Pierre Bienvault, le 27/09/2016
La mort d’un professeur d’un grand hôpital parisien a suscité une large mobilisation politique et médiatique. Alors que les suicides de cinq infirmiers en deux mois ont longtemps été ignorés.
Pierre Bienvault, le 27/09/2016
La mort d’un professeur d’un grand hôpital parisien a suscité une large mobilisation politique et médiatique. Alors que les suicides de cinq infirmiers en deux mois ont longtemps été ignorés.
C’est l’histoire de six suicides qui ont profondément bouleversé le monde de l’hôpital. Trois hommes, trois femmes. Six drames individuels mais aussi collectifs. Six morts tragiques qui n’ont pas tous eu le même écho institutionnel, politique et médiatique.
6 suicides en 9 mois
Tout commence le 17 décembre 2015 à l’hôpital Pompidou à Paris. Le professeur Jean-Louis Mégnien, cardiologue, se donne la mort par défenestration. Deux jours plus tard, la ministre Marisol Touraine affirme que « toute la transparence » sera faite sur ce drame. Moins d’une semaine plus tard se tient une réunion « exceptionnelle » du directoire de l’Assistance Publique-Hôpitaux de Paris (APHP) qui annonce un plan d’action. Et le sujet passionne la presse quotidienne (1) et hebdomadaire nationale, qui, en deux mois, y consacre une quarantaine d’articles.
Le 13 juin 2016, un infirmier de 55 ans se suicide au CHU Rangueil à Toulouse. « Il est arrivé lundi matin dans son bureau où il s’est donné la mort (…) Cet infirmier ne supportait plus les conditions dans lesquelles il travaillait », raconte un syndicaliste à La Dépêche du Midi. Le 24 juin, une infirmière de 44 ans en poste à l’hôpital du Havre met fin à ses jours. Début juillet, c’est le tour d’un cadre de santé à Saint-Calais dans la Sarthe. Puis, au cœur de l’été, de deux infirmières à Reims.

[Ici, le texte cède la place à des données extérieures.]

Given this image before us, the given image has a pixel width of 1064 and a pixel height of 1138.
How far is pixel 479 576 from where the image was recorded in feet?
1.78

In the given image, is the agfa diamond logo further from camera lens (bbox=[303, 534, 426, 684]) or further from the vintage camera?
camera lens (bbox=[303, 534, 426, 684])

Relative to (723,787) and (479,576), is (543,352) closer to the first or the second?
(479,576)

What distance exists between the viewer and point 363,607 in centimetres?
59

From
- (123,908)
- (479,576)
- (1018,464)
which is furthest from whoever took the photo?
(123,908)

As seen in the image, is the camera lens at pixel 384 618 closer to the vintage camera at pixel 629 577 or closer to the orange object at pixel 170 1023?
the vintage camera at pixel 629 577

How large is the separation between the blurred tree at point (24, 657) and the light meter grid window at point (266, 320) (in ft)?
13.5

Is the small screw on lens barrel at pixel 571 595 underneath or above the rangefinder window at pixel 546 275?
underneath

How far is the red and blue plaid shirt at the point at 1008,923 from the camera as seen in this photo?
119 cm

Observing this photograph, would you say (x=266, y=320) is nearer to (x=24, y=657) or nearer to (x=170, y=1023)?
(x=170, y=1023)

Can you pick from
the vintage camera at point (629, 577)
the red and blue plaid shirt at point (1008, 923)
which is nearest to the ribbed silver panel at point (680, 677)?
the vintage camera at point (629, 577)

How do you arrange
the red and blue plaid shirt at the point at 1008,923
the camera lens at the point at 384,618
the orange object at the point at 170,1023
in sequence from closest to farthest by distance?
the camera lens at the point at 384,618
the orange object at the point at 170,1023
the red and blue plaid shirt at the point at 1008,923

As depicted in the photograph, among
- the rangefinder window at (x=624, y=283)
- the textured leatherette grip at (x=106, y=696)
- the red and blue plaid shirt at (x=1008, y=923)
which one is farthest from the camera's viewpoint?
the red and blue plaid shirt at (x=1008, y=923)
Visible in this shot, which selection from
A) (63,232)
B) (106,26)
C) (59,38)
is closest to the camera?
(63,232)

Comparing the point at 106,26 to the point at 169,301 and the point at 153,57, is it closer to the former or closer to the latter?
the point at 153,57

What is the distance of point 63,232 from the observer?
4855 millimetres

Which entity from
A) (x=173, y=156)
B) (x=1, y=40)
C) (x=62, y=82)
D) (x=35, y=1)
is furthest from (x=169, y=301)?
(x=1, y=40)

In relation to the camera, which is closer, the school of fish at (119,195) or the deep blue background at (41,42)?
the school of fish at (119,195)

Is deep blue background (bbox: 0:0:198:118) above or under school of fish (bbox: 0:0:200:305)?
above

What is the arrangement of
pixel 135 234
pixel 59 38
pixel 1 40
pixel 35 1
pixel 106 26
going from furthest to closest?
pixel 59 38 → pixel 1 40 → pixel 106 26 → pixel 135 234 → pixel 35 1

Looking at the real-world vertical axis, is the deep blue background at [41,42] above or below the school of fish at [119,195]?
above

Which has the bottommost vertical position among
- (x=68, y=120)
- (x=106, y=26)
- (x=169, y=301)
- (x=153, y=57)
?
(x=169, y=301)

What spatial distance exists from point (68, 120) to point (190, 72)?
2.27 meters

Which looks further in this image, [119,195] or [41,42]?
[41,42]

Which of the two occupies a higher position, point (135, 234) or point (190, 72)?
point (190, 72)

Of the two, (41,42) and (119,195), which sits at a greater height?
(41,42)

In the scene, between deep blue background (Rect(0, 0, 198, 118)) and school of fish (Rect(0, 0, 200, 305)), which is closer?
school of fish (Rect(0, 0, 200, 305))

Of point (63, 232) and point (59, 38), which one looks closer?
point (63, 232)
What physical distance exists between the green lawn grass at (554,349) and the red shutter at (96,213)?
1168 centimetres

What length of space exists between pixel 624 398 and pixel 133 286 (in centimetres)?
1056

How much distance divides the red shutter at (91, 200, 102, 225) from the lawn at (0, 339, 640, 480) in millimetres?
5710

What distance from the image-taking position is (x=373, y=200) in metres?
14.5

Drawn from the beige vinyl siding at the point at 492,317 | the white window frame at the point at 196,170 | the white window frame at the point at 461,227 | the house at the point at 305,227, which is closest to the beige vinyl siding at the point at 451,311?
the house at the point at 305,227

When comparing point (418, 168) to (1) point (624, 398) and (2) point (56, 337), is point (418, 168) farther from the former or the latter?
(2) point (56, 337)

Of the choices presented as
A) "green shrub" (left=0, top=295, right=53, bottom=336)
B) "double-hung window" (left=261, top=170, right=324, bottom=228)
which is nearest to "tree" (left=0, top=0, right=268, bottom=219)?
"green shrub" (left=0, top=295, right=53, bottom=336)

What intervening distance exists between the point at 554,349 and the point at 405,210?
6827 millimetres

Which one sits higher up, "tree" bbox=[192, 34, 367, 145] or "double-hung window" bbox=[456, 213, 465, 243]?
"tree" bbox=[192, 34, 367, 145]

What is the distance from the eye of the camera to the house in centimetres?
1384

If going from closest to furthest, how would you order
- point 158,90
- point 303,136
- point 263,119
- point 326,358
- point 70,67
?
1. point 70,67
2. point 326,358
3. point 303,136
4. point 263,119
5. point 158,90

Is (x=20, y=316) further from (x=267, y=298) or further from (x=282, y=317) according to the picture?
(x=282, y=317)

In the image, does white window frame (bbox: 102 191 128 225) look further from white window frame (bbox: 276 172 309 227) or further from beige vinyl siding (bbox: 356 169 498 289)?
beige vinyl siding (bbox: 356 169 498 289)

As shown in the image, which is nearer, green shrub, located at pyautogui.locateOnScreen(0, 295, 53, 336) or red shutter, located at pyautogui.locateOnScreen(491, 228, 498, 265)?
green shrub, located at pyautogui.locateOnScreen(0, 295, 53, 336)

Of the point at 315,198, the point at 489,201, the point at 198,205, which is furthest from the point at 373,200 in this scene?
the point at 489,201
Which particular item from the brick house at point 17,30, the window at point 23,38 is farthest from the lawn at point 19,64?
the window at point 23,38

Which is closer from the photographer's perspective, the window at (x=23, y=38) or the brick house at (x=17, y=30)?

« Combien de morts pour briser le silence ? »
À chaque fois, la presse régionale rend compte de ces drames, largement ignorés dans les médias nationaux. « Combien de morts faut-il pour briser le silence ? », s’offusque le 31 août la Coordination nationale infirmière (CNI) choquée par le mutisme estival de Marisol Touraine.« Je tirerai tous les enseignements possibles de ces événements dramatiques », finit par dire la ministre le 1er septembre dans L’Infirmière magazine.
« J’estime que le respect des proches comme la recherche de la vérité imposent de la réserve et de la retenue, incompatibles avec une communication de l’instant », ajoute-t‑elle. Et il faudra attendre une grève des infirmières le 14 septembre pour que ces suicides deviennent un sujet médiatique national.
Toutes les catégories professionnelles touchées
« À l’évidence, le suicide d’un professeur de médecine ne pèse pas le même poids que ceux du petit personnel », s’agace Thierry Amouroux, secrétaire du Syndicat national des personnels infirmiers. « Les suicides à l’hôpital touchent toutes les catégories professionnelles, y compris les administratifs et les ouvriers. C’est ce qu’on dit depuis des années à l’APHP, sans être beaucoup entendus », ajoute Olivier Cammas de l’Usap-CGT.
Et les médecins parisiens, très engagés dans le combat autour de Jean-Louis Mégnien, ont un discours à l’unisson. « L’indifférence qui a entouré ces suicides infirmiers est scandaleuse », estime Philippe Halimi, professeur de radiologie.
Le poids social des individus
Certes, il est toujours extrêmement difficile d’interpréter les raisons profondes d’un suicide, savoir ce qui est dû à l’environnement de travail, et aux situations personnelles. Reste pourtant un sentiment de malaise. L’impression qu’au sein de ce monde de codes et de pouvoirs qu’est l’hôpital, un problème n’est souvent perçu comme tel qu’à partir du moment où il finit par toucher les médecins.
« On voit bien que l’impact d’un suicide dans la sphère publique est lié au poids social des individus. Le suicide d’un grand patron fera toujours plus de bruit que ceux, désormais banalisés, de salariés ordinaires, sauf s’ils s’inscrivent dans une série au sein d’une même entreprise », estime Frédéric Pierru, sociologue de la santé. « Mais si on a autant parlé de ce professeur, c’est aussi parce que la souffrance à l’hôpital est devenue telle qu’elle peut même faire craquer des gens qui ont du pouvoir. Et a priori, davantage de moyens de résister ou de se défendre contre l’institution », ajoute-t-il.
Pierre Bienvault
(1) Dans sa version papier ou sur son site, La Croix a consacré quatre articles au suicide du cardiologue et un à ceux des infirmiers.